Segue com essa carta, uma caixa com tudo que ainda tinha de você em mim. Naquele dia em que você me deixou sozinho, redundantemente, com a minha própria companhia eu confesso que tive vontade de ir onde você estava, de te gritar tudo que me estava engasgado, de te falar do tanto que me incomodou sua calma ao refazer o rabo de cavalo do cabelo, pegar a bolsa e sair pra nunca mais. Segue o porta-retrato da sala, com a nossa foto naquele bar estranho, eu cheio de sentimentos, você, cheia de margaritas. Rasgue, queime, ou guarde esse sorriso em qualquer lugar que não seja a minha sala.
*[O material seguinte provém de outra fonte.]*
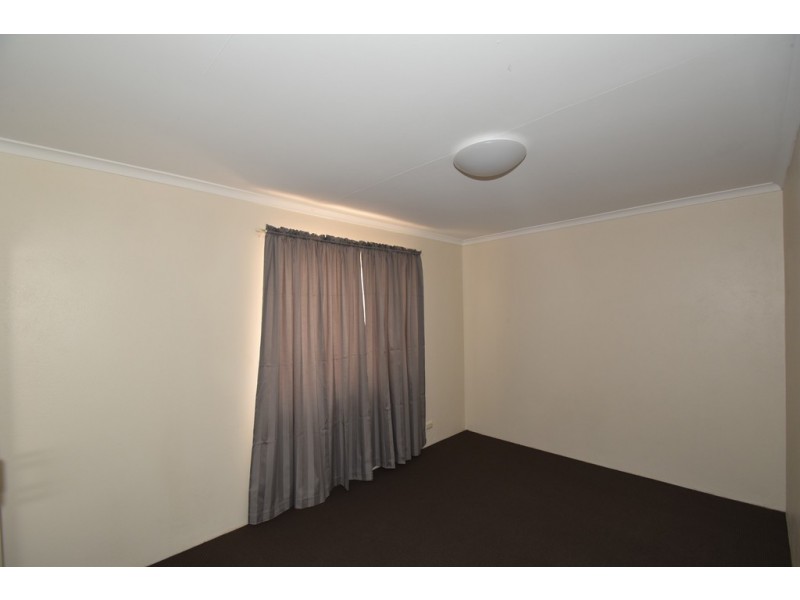 3/20 Mills Street, East Side NT 0870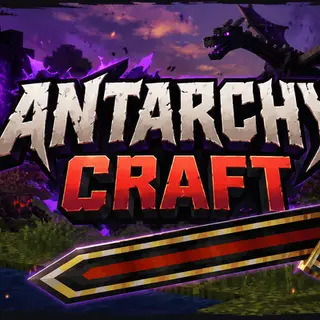 antarchy craft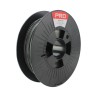 RS Pro 1.75 mm Grey Tough PLA 3D Printer Filament, 500 g 232-5383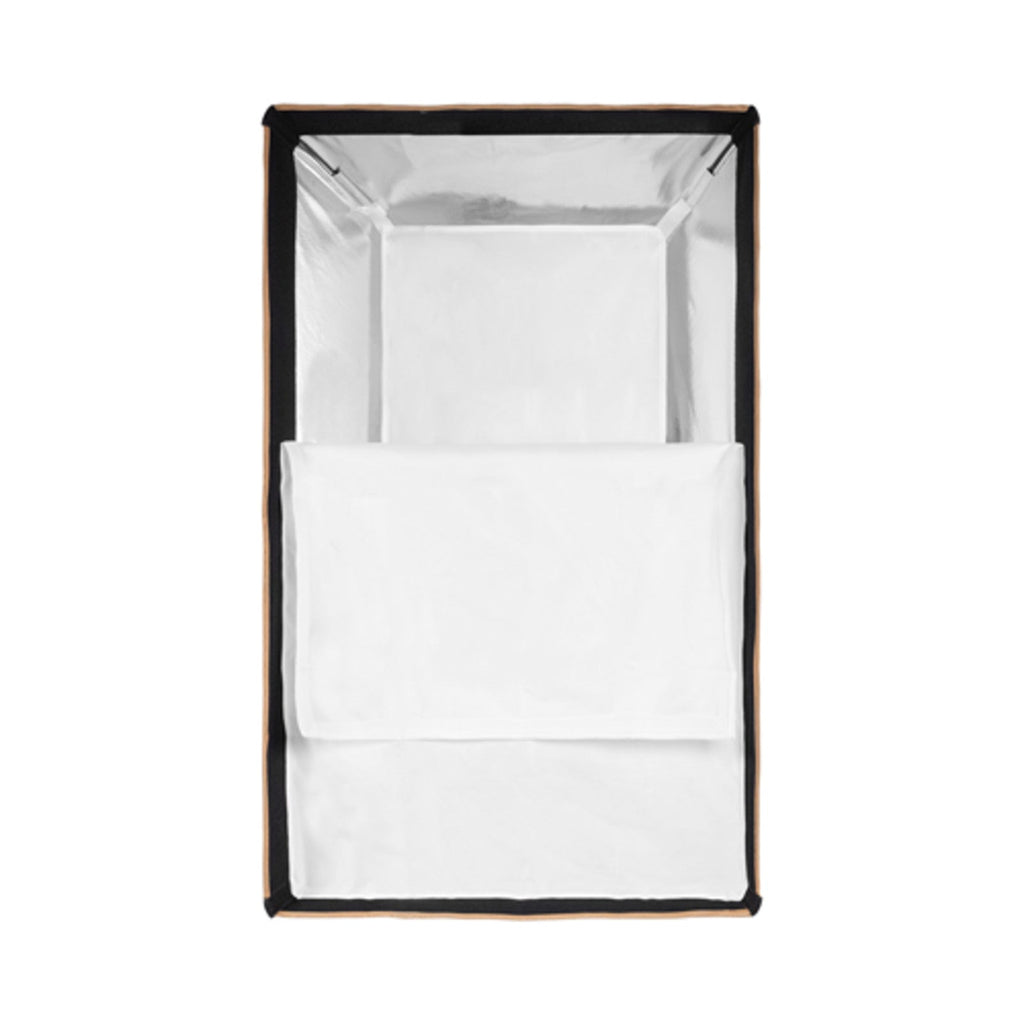 SmallRig FS-6090 Quick-Setup Folding Strip Softbox 5369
Até peguei o carro e saí pra te falar o que você merece. Mas parei no meio da estrada esperando passar. Passar a chuva, passar o tempo, passar essa maldita vontade de você. Voltei pra casa pra ouvir seus discos. Imaginando em que lugar da cidade você estaria, será que ainda pensava em mim? Quais seriam as coisas e as cores pra te prender? Adormeci e levantei de um sonho ruim.
Hoje depois de 120 dias do seu torpe abandono resolvi juntar suas coisas e colocar nessa caixa anexa à carta. Foi a sua chapinha que tava no meu banheiro e a sua camisa do Piu-Piu com a qual você regava minhas plantas nas manhãs de domingo. Foi sua agenda marrom, onde você escrevia versos, votos de amor e nomes feios, foram seus discos e o Neruda que eu te roubei e nunca li.
Não vou lhe dar o prazer de me ver chorar, nem cabe a situação procurar em quem colocar a culpa por todo esse estrago. Leve tudo. Leve suas coisas, suas cores, suas dores. Leve minha saudade... Meu coração tem pressa e bate desvairado, vem vindo outro verão e agora ele vai partir, pra outro lugar.